■ **任務說明**: 請將介紹 LightGBM 的頁面從「- Support of」起、到「程式碼訓練一個簡單的 LightGBM 模型。」為止(含)的這段文字重寫一遍，並把其中的「XGBoost」換成「CatBoost」。

■ **頁面內容**:

Deploy LightGBM model with InferenceService¶
LightGBM 介詔¶
LightGBM 是由微軟公司於2017年四月釋出的一款基於決策樹(Decision Tree)學習算法的梯度提升框架。
它被設計為分散式且高效的,具有以下優點:
- Faster training speed and higher efficiency.
- Lower memory usage.
- Better accuracy.
- Support of parallel, distributed, and GPU learning.
- Capable of handling large-scale data.
其中, 決策樹是機器學習演算法中很重要的一環。在 Kaggle 的比賽中,有超過一半的勝利者都使用 XGBoost。最近微軟發布了 Gradient Boosting 的框架 LightGBM ; 很多 Kaggle 的參賽者都開始使用 LightGBM 多於 XGBoost 雖然 XGBoost 有更高的準確率,但是 LightGBM 比 XGBoost 運算的速度快10倍(以前), 目前則是快6倍。
什麼是 LightGBM¶
- Light = light weight (輕量)
- G = gradient (梯度)
- B = boosting (加速)
- M = machines (機器學習)
訓練 LightGBM 模型¶
套件安裝:
要測試 LightGBM model serving,首先需要使用以下 python 程式碼訓練一個簡單的 LightGBM 模型。
import lightgbm as lgb
from sklearn.datasets import load_iris
import os
model_dir = "."
BST_FILE = "model.bst"
# 載入 iris 資料集
iris = load_iris()
y = iris['target']
X = iris['data']
# 準備 lgb 訓練的資料集設定
dtrain = lgb.Dataset(X, label=y, feature_name=iris['feature_names'])

輪廓標註項目
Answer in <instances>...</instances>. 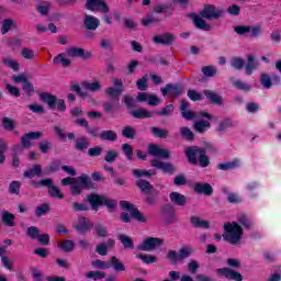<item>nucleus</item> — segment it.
Here are the masks:
<instances>
[{
  "label": "nucleus",
  "mask_w": 281,
  "mask_h": 281,
  "mask_svg": "<svg viewBox=\"0 0 281 281\" xmlns=\"http://www.w3.org/2000/svg\"><path fill=\"white\" fill-rule=\"evenodd\" d=\"M207 150H216L212 144L206 143L205 147L189 146L184 149V156L188 159V164L191 166H200V168H207L210 166V156Z\"/></svg>",
  "instance_id": "nucleus-1"
},
{
  "label": "nucleus",
  "mask_w": 281,
  "mask_h": 281,
  "mask_svg": "<svg viewBox=\"0 0 281 281\" xmlns=\"http://www.w3.org/2000/svg\"><path fill=\"white\" fill-rule=\"evenodd\" d=\"M135 186L140 190L142 194L146 195L145 203L147 205H157L159 203V199L157 196H159L161 192L155 189L148 180L138 179L135 181Z\"/></svg>",
  "instance_id": "nucleus-2"
},
{
  "label": "nucleus",
  "mask_w": 281,
  "mask_h": 281,
  "mask_svg": "<svg viewBox=\"0 0 281 281\" xmlns=\"http://www.w3.org/2000/svg\"><path fill=\"white\" fill-rule=\"evenodd\" d=\"M95 182H92L91 178L87 173H81L77 177V181L70 186V194L72 196H80L82 190H95Z\"/></svg>",
  "instance_id": "nucleus-3"
},
{
  "label": "nucleus",
  "mask_w": 281,
  "mask_h": 281,
  "mask_svg": "<svg viewBox=\"0 0 281 281\" xmlns=\"http://www.w3.org/2000/svg\"><path fill=\"white\" fill-rule=\"evenodd\" d=\"M224 240L226 243H231V245H237L243 238V226H240L237 222L224 224Z\"/></svg>",
  "instance_id": "nucleus-4"
},
{
  "label": "nucleus",
  "mask_w": 281,
  "mask_h": 281,
  "mask_svg": "<svg viewBox=\"0 0 281 281\" xmlns=\"http://www.w3.org/2000/svg\"><path fill=\"white\" fill-rule=\"evenodd\" d=\"M88 203L91 205V210L98 212L100 205H105L109 210H115L117 207V201L111 200L102 194L91 193L87 196Z\"/></svg>",
  "instance_id": "nucleus-5"
},
{
  "label": "nucleus",
  "mask_w": 281,
  "mask_h": 281,
  "mask_svg": "<svg viewBox=\"0 0 281 281\" xmlns=\"http://www.w3.org/2000/svg\"><path fill=\"white\" fill-rule=\"evenodd\" d=\"M30 186L32 188H47L48 194L52 196V199H65V194L60 192L58 187L54 186V180H52V178L31 180Z\"/></svg>",
  "instance_id": "nucleus-6"
},
{
  "label": "nucleus",
  "mask_w": 281,
  "mask_h": 281,
  "mask_svg": "<svg viewBox=\"0 0 281 281\" xmlns=\"http://www.w3.org/2000/svg\"><path fill=\"white\" fill-rule=\"evenodd\" d=\"M119 205L121 206V210H124L125 212H130V215L132 216V218L137 221V223H148V218L144 216V213L140 212L139 209L135 206V204H132L128 201L122 200L119 202Z\"/></svg>",
  "instance_id": "nucleus-7"
},
{
  "label": "nucleus",
  "mask_w": 281,
  "mask_h": 281,
  "mask_svg": "<svg viewBox=\"0 0 281 281\" xmlns=\"http://www.w3.org/2000/svg\"><path fill=\"white\" fill-rule=\"evenodd\" d=\"M194 254V249L192 247H181L179 249V254L177 250H169L167 254V259L169 260L170 265H178L179 260H186V258H190Z\"/></svg>",
  "instance_id": "nucleus-8"
},
{
  "label": "nucleus",
  "mask_w": 281,
  "mask_h": 281,
  "mask_svg": "<svg viewBox=\"0 0 281 281\" xmlns=\"http://www.w3.org/2000/svg\"><path fill=\"white\" fill-rule=\"evenodd\" d=\"M234 32L239 36H245V34H250V36H260V34H262V25H237L234 27Z\"/></svg>",
  "instance_id": "nucleus-9"
},
{
  "label": "nucleus",
  "mask_w": 281,
  "mask_h": 281,
  "mask_svg": "<svg viewBox=\"0 0 281 281\" xmlns=\"http://www.w3.org/2000/svg\"><path fill=\"white\" fill-rule=\"evenodd\" d=\"M108 98H112V100H117V98L124 93V81L120 78L113 79V87H109L104 91Z\"/></svg>",
  "instance_id": "nucleus-10"
},
{
  "label": "nucleus",
  "mask_w": 281,
  "mask_h": 281,
  "mask_svg": "<svg viewBox=\"0 0 281 281\" xmlns=\"http://www.w3.org/2000/svg\"><path fill=\"white\" fill-rule=\"evenodd\" d=\"M164 245V239L159 237H147L143 240L142 244L138 245V251H153L157 249V247H161Z\"/></svg>",
  "instance_id": "nucleus-11"
},
{
  "label": "nucleus",
  "mask_w": 281,
  "mask_h": 281,
  "mask_svg": "<svg viewBox=\"0 0 281 281\" xmlns=\"http://www.w3.org/2000/svg\"><path fill=\"white\" fill-rule=\"evenodd\" d=\"M147 153L150 157H158L159 159H170V150L161 148V146L155 143L148 144Z\"/></svg>",
  "instance_id": "nucleus-12"
},
{
  "label": "nucleus",
  "mask_w": 281,
  "mask_h": 281,
  "mask_svg": "<svg viewBox=\"0 0 281 281\" xmlns=\"http://www.w3.org/2000/svg\"><path fill=\"white\" fill-rule=\"evenodd\" d=\"M215 273L218 278H225L226 280L243 281V274L232 268H218Z\"/></svg>",
  "instance_id": "nucleus-13"
},
{
  "label": "nucleus",
  "mask_w": 281,
  "mask_h": 281,
  "mask_svg": "<svg viewBox=\"0 0 281 281\" xmlns=\"http://www.w3.org/2000/svg\"><path fill=\"white\" fill-rule=\"evenodd\" d=\"M151 167L161 170L165 175H175L177 172V166L170 161H160L157 158L151 160Z\"/></svg>",
  "instance_id": "nucleus-14"
},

■ **參考答案**:
- Support of parallel, distributed, and GPU learning.
- Capable of handling large-scale data.
其中, 決策樹是機器學習演算法中很重要的一環。在 Kaggle 的比賽中,有超過一半的勝利者都使用 CatBoost。最近微軟發布了 Gradient Boosting 的框架 LightGBM ; 很多 Kaggle 的參賽者都開始使用 LightGBM 多於 CatBoost 雖然 CatBoost 有更高的準確率,但是 LightGBM 比 CatBoost 運算的速度快10倍(以前), 目前則是快6倍。
什麼是 LightGBM¶
- Light = light weight (輕量)
- G = gradient (梯度)
- B = boosting (加速)
- M = machines (機器學習)
訓練 LightGBM 模型¶
套件安裝:
要測試 LightGBM model serving,首先需要使用以下 python 程式碼訓練一個簡單的 LightGBM 模型。